When at the tip today I was watching a guy with a small trailer and a Land Rover offloading loads of the massive branches that I’ve been spending hour upon hour chopping into twiglets and packing into sacks.
Although part of me (particularly from an exercise point of view) is enjoying the hard work it’s become pretty boring now – and I honestly never ever want to cut another branch into little bits ever again.
At least until tomorrow when I’ll definitely have to go out and do it again.
It would be nice if there was a little more variety to the task at hand – but at the moment it’s just what needs to be done and I don’t aim to give up. This (almost) daily push means that it’s looking better and better though and is now a far cry from when I started.
Eagle eyed viewers will note the large pile of pruned bushes that I’ve dragged over to the right however. There’s still a lot of clipping to be done in that mound – and also to the left with regard the tops of all the border branches still remaining. I envisage them eventually being a more manageable 5ft or so in height and growing out into the garden no more than around 1-2ft or so.
Out of shot to my left is the bush with the blackbird – which I can’t touch until they’ve finished nesting, but eventually it too will need to go.
For the time being though the female blackbird is still there, sitting, watching and waiting – and lets me get quite close now. Although she always seems poised to make a fast getaway there’s never an indication that she’s scared of me – and thats just the way I want to keep it. I’m respectful and quiet while I’m out there and try not to invade her space.

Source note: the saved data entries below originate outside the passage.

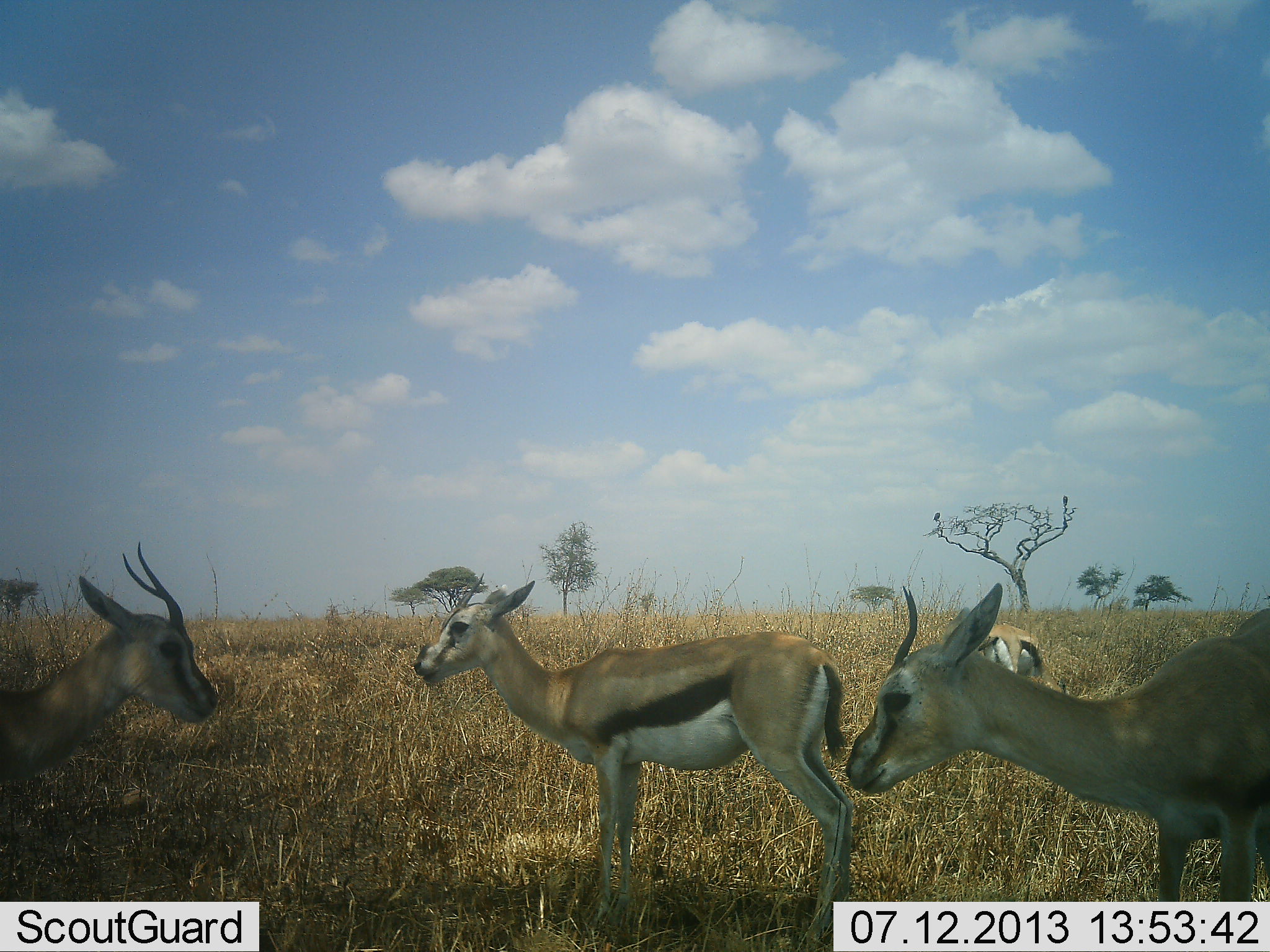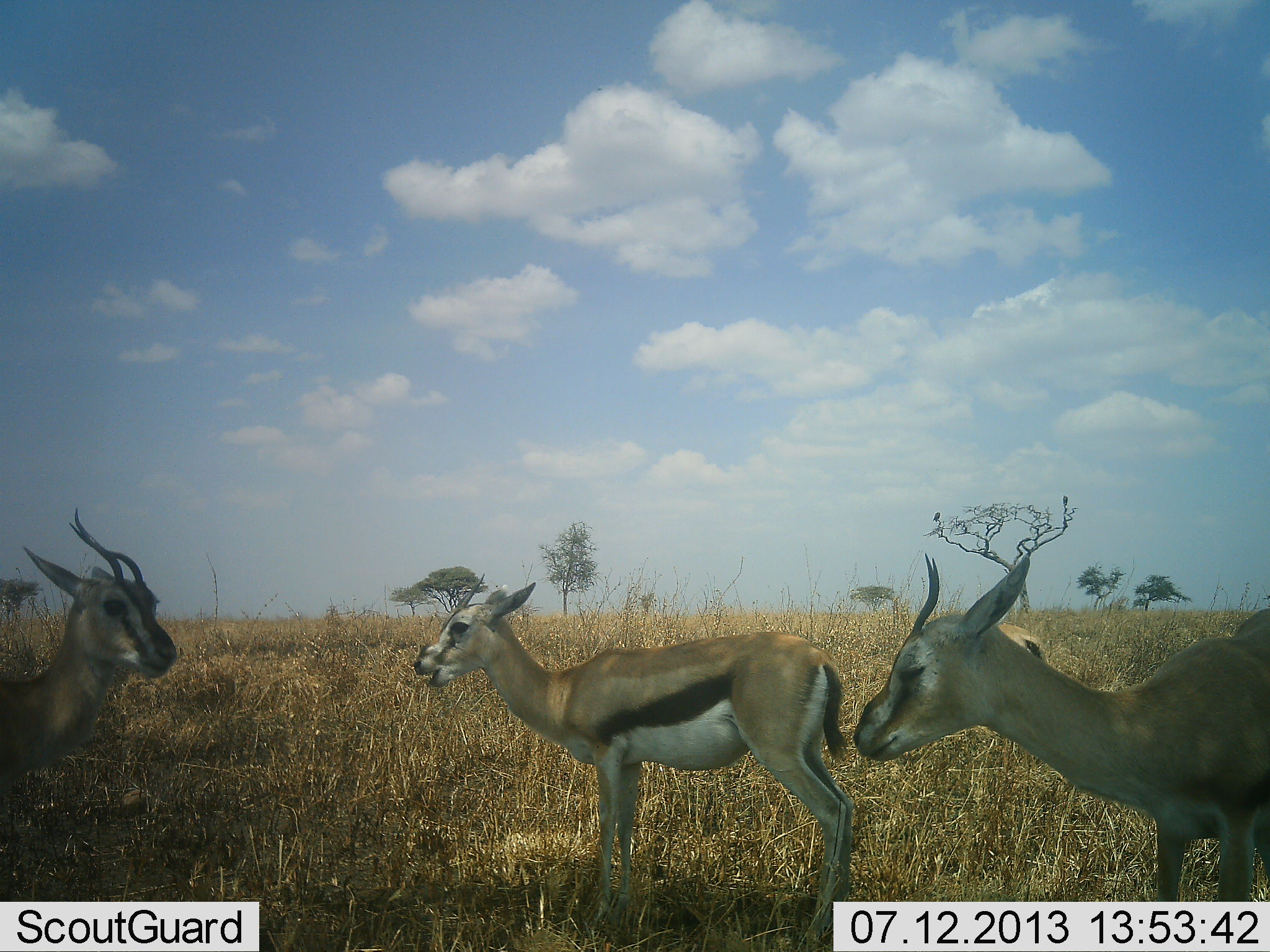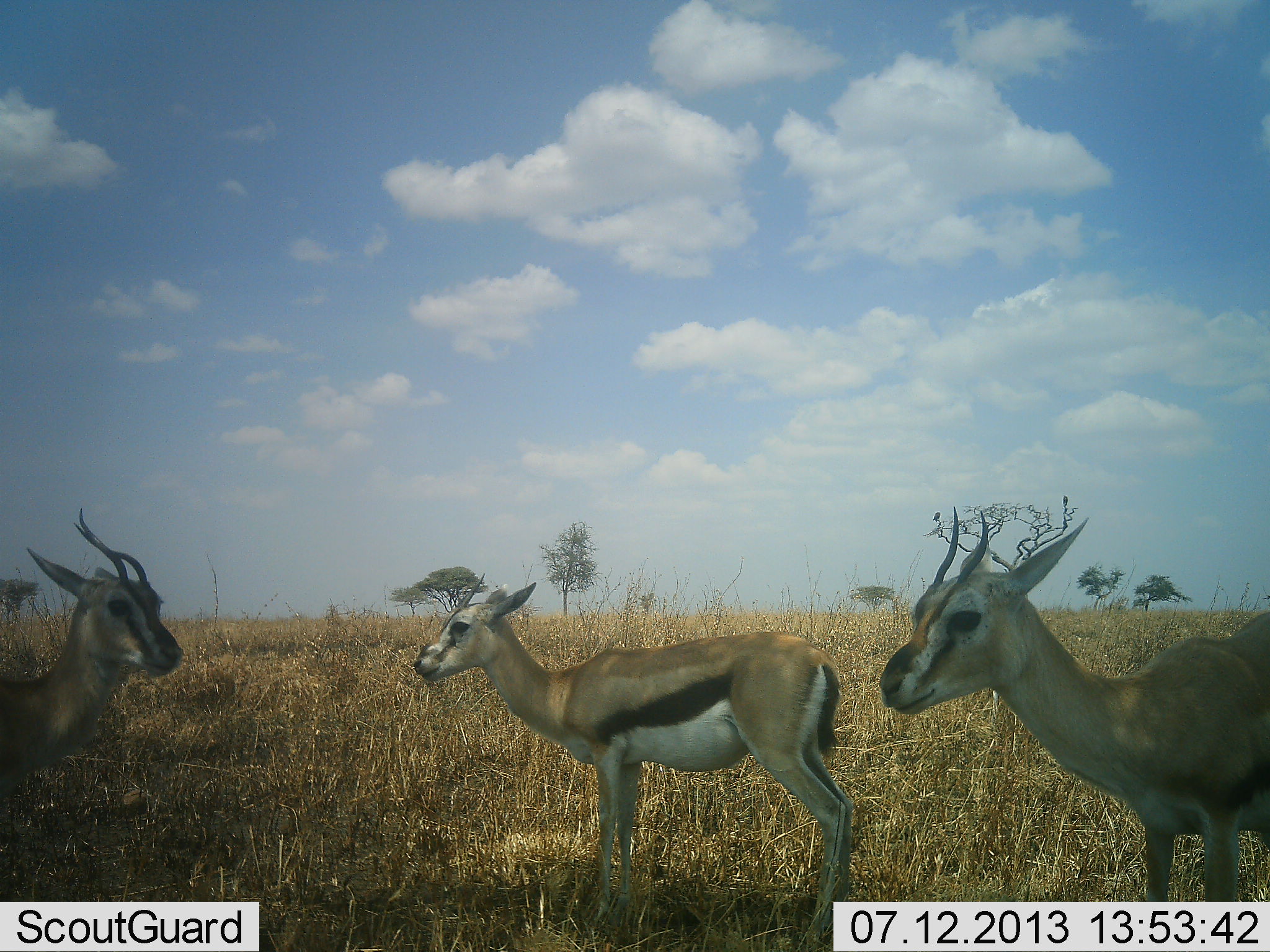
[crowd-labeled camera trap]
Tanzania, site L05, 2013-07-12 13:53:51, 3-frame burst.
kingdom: Animalia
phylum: Chordata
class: Mammalia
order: Artiodactyla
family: Bovidae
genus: Eudorcas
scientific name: Eudorcas thomsonii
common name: thomson's gazelle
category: gazellethomsons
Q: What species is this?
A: Gazellethomsons (thomson's gazelle) (Eudorcas thomsonii).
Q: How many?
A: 4.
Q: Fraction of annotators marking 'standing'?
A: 79%.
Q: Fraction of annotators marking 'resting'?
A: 3%.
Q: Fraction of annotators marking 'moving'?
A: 0%.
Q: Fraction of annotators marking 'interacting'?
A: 3%.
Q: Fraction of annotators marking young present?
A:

On the subject of my tweety residents though there has been a sad development. When I first accidentally uncovered the nest I looked inside and there were four eggs.
Today the bird left the nest for a little while, and as neither male or female were around I had a quick peek inside.
Something has stolen TWO of the eggs!
Given that less than 50% of chicks (according to the research I’ve done) typically survive this means it will be a small miracle if there is a positive outcome from this state of affairs – however I live in hope.
I raked up the earth by their bush before I went in today just to make sure that there was something to eat close to the surface. I hope that they found something for lunch because they deserve a break. Things would probably be very different if I’d not chopped away their cover.
Anyway – things are what they are.
This evening I’m cooking a large chunky soup in the hope that its size, warming effect and low calories will finally stop me wanting to eat my mattress (plus pillows and duvet) and allow me to relax a bit. I know that strictly speaking I’m supposed to be avoiding large portions, but today I honestly don’t feel resilient enough to be austere.
I just want to get the average mood of an average rainy day filled with average tasks and with average employment opportunities out of the way and wake up tomorrow with a sunnier frame of mind.
Of course I guess we all know internet that since tomorrow is a Friday instead I’ll most probably just be continually stressing all day long about whether or not I’ve lost any weight this week.
Sigh. I’d better go and stir my stew.